* _Items_:
..............................

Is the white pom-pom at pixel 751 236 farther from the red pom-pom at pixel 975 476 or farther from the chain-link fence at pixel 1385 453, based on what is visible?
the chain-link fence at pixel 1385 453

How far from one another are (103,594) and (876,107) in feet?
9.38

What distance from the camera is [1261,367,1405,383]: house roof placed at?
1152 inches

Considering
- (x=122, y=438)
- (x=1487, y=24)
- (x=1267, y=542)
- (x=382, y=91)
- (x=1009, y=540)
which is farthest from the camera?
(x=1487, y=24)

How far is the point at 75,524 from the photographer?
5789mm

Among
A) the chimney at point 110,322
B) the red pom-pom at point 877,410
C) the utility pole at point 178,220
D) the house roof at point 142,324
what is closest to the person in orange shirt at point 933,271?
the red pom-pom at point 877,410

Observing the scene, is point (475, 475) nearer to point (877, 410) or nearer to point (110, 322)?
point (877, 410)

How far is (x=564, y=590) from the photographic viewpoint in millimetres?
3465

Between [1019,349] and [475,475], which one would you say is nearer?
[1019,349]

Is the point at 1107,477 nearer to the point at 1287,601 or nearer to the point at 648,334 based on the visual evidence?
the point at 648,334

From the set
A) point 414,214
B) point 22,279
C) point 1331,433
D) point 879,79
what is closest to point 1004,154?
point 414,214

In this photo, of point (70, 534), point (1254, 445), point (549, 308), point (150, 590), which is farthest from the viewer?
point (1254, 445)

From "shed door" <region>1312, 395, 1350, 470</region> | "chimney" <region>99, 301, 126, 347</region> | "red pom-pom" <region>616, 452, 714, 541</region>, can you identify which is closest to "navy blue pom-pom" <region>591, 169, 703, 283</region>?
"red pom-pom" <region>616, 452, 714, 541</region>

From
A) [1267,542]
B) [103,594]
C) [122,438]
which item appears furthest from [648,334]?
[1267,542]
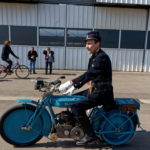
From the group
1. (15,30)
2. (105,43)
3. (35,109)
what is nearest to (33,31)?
(15,30)

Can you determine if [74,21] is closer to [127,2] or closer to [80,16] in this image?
[80,16]

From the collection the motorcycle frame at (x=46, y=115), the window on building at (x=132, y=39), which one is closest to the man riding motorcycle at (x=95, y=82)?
the motorcycle frame at (x=46, y=115)

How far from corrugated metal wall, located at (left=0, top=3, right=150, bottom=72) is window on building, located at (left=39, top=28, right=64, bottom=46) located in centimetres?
30

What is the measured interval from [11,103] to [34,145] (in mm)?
2729

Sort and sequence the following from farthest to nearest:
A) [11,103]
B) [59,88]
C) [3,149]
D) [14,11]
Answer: [14,11]
[11,103]
[3,149]
[59,88]

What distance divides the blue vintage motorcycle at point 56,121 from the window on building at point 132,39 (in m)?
9.96

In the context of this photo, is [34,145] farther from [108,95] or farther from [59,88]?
[108,95]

..............................

* _Exercise requirements_:
Express the lines from the one containing "Sort and sequence" through the last line of the rows as a Markdown table with the columns Line number and Line text, leaving out blank lines.

* _Complete response_:
| Line number | Line text |
|---|---|
| 1 | Sort and sequence the following from farthest to nearest: |
| 2 | A) [11,103] |
| 3 | B) [59,88] |
| 4 | C) [3,149] |
| 5 | D) [14,11] |
| 6 | Answer: [14,11] |
| 7 | [11,103] |
| 8 | [3,149] |
| 9 | [59,88] |
| 10 | What distance divides the blue vintage motorcycle at point 56,121 from the window on building at point 132,39 (in m)? |
| 11 | 9.96 |
| 12 | In the context of this photo, is [34,145] farther from [108,95] or farther from [59,88]? |
| 13 | [108,95] |